Si la définition du féminisme est souvent controversée, on peut s’accorder à le concevoir aujourd’hui, comme l’ensemble de mouvements et d’idées tant politiques que philosophiques et sociales visant à promouvoir le droit des femmes dans la société civile comme dans la sphère privée et d’abolir les inégalités hommes-femmes. But noble et ambitieux, poursuivi depuis des siècles à travers des figures variées, il est depuis quelques années utilisé comme argument marketing. S’agit-il d’un engagement idéologique des marques ? D’une stratégie purement commerciale s’adaptant aux évolutions de notre société ?
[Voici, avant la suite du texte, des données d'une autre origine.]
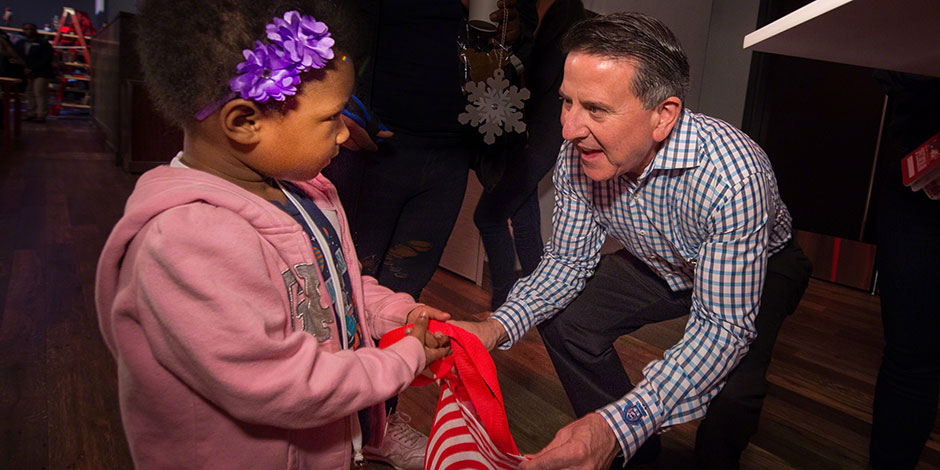 Target CEO Brian Cornell passes out gift bags to kids at the Bullseye's Bash event
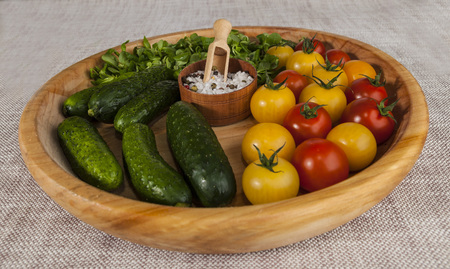 salt shaker: Fresh red and yellow cherry tomatoes and cucumbers with salt shaker on wooden tray in a rustic style. Good ingredients for the salad, cucumbers, tomatoes and green salad mix.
L’imaginaire de la féminité par la publicité

La publicité a pour habitude de renforcer clichés et stéréotypes. Sans doute de par sa nature et ses formats, elle se préoccupe de capter l’attention du consommateur en fournissant un message facile et rapide à comprendre, en conformité avec l’idéologie de la marque et ses idées préconçues.

Concernant l’image de la femme, pendant longtemps si ce n’est toujours, la tendance y a été plutôt sexiste. Nous avons tous en tête une de ces affiches Moulinex réclamant qu’un robot ménager rendrait la femme libre. Libération qui se ferait donc au cœur de sa maisonnée, reflet d’un charmant idéal : l’homme travaille dur pour offrir une machine à sa femme, au foyer, qui allègerait les tâches ménagères, sa seule (pré)occupation.

Depuis les années 1950, cette représentation de la féminité a évolué, mais elle reste largement abordée comme celle désirée par les hommes. Depuis quelques années, elle est mise en avant par certains comme une féminité voulue par la femme. Cependant, les images dressées semblent encore être le plus souvent construites par des désirs masculins, représentant souvent la nudité et des artifices considérés comme nécessaires attributs féminins.

Prenons par exemple la campagne Dove Real Beauty datant de 2006, qui expose des femmes de tous types, certes se détachant d’un idéal classique, mais toujours à poil. C’est ainsi avec ironie que le culte de l’apparence n’est que renforcé dans l’identité féminine.

Cette proposition d’#empowerment, littéralement « donner le pouvoir aux femmes » à priori bienveillante et positive, est-elle vraiment une initiative féministe lorsqu’elle est placée dans le cadre d’une invitation à la consommation ?

Transformation de l’imaginaire et branding de l’engagement

On ne peut être que tenté de faire le parallèle avec ces stars comme Beyoncé, Miley Cyrus ou encore Nicki Minaj qui ont soudainement adopté un discours féministe engagé, notamment à coup de hashtags viraux.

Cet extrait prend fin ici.